Queer Directions is an annual symposium at The Bonham Centre for Sexual Diversity Studies addressing ideas and pressing issues in queer, trans, and sexuality studies, politics, and culture. This year’s symposium has the theme “Trans and Queer Poetics,” inspired by Billy Ray Belcourt’s beautiful talk at last year’s 2024 symposium, Queer and Trans Reflections, when he said “a beautiful sentence can be a reason to live” and then went on to share his own beautiful sentences with us from his project “The Cruising Utopia Sonnets.” We decided to follow Belcourt’s prompt by dedicating this year’s event to queer and trans poetics and assembled a panel of poets and scholars to read their work and offer reflections on its significance to them for queer, trans, black, brown, and indigenous lifeworlds. We will be joined by Cameron Awkward-Rich, Mejdulene Shomali, Danez Smith, and Jaya Jacobo.
Speaker Bios
Cameron Awkward-Rich (he/him) is associate professor of Women, Gender, and Sexuality Studies at UMass Amherst. He is the author of The Terrible We: Thinking with Trans Maladjustment (Duke University Press, 2022), which was a finalist for a Lambda Literary Award in Transgender Nonfiction and received a Duke UP Scholars of Color First Book award, and of two collections of poetry, Sympathetic Little Monster (Ricochet Editions, 2016) and Dispatch (Persea Books, 2019), which received the press’s Lexi Rudnitsky Editor’s Choice Award. His creative writing has appeared in Poetry, American Poetry Review, African American Poetry: 250 Years of Struggle & Song: A Library of America Anthology, The Kenyon Review and elsewhere, and has been supported by fellowships from Cave Canem, The Watering Hole, and the Lannan Foundation.
Mejdulene Bernard Shomali (she/her) is a queer Palestinian poet and associate professor in Women’s, Gender, and Sexuality Studies at Williams College. She received an MA in Women’s Studies from the Ohio State University and a PhD in American Culture from the University of Michigan. Her research and creative writing occur at the intersection of transnational feminist thought, queer of color critique, and Arab and diasporic Arab cultural production. Mejdulene was a fellow in the Institute for Citizens and Scholars and the Cornell Society for the Humanities. She is the author of Between Banat: Queer Arab Critique and Transnational Arab Archives (Duke University Press 2023) which won the 2024 Association for Middle East Women’s Studies book award honorable mention. She is also the author of the poetry chapbook agriculture of grief: prayers for my father’s dementia (Finishing Line Press 2024). Her current research concerns affect and embodiment in Palestinian resistance.

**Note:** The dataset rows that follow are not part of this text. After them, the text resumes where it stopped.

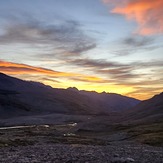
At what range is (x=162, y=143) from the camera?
74.3 metres

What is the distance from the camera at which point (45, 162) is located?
3600cm

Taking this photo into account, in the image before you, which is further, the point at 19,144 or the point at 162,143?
the point at 162,143

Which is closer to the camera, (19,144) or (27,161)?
(27,161)

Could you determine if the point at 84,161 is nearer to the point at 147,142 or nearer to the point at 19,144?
the point at 19,144

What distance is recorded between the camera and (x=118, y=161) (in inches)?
1420

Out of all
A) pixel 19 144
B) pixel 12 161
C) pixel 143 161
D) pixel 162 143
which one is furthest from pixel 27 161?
A: pixel 162 143

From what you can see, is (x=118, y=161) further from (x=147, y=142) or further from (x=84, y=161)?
(x=147, y=142)

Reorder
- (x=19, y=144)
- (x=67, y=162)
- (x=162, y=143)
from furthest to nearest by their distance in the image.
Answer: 1. (x=162, y=143)
2. (x=19, y=144)
3. (x=67, y=162)

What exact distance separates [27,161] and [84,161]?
19.0 ft

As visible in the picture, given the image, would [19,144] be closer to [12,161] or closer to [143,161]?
[12,161]

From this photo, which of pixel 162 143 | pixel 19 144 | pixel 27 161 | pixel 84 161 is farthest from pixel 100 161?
pixel 162 143

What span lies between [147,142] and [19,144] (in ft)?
94.6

Danez Smith (they/them) is a poet, writer, and performer from St. Paul, Minnesota. They are the author of the poetry collections [insert] Boy (2014), Don’t Call Us Dead (2017), Homie (2020), and Bluff (2024).They have won the Forward Prize for Best Collection, the Minnesota Book Award in Poetry, the Lambda Literary Award for Gay Poetry, the Kate Tufts Discovery Award, and have been a finalist for the NAACP Image Award in Poetry, the National Book Critic Circle Award, and the National Book Award. Their poetry and prose has been featured in Vanity Fair, The New York Times, The New Yorker, GQ, Best American Poetry, and on the Late Show with Stephen Colbert. They are a member of the Dark Noise Collective and the recipient of multiple fellowships, including the National Endowment for the Arts.
Jaya Jocobo (she/her) is a Lecturer in Gender Studies at Coventry University, where she works on trans feminist pedagogies in literature, art, and performance. She has worked alongside travesti and transsexual women artists, academics, and community workers in Brazil, as well as with trans, queer, and nonbinary Filipina/x/o performers from the Philippines and its diaspora. Jacobo was a former Board Member of the Society of Trans Women of the Philippines (STRAP), a former President of the Film Desk of the Young Critics Circle (YCC) of the Philippines, a Founding Co-Editor of Queer Southeast Asia: A Transgressive Journal of Literary Art and Co-Editor of BKL: Bikol/Bakla, Anthology of Bikolnon Gay Trans Queer Writing.She just released Arasahas, her debut volume of poetry in Filipino from Savage Mind Publishing House.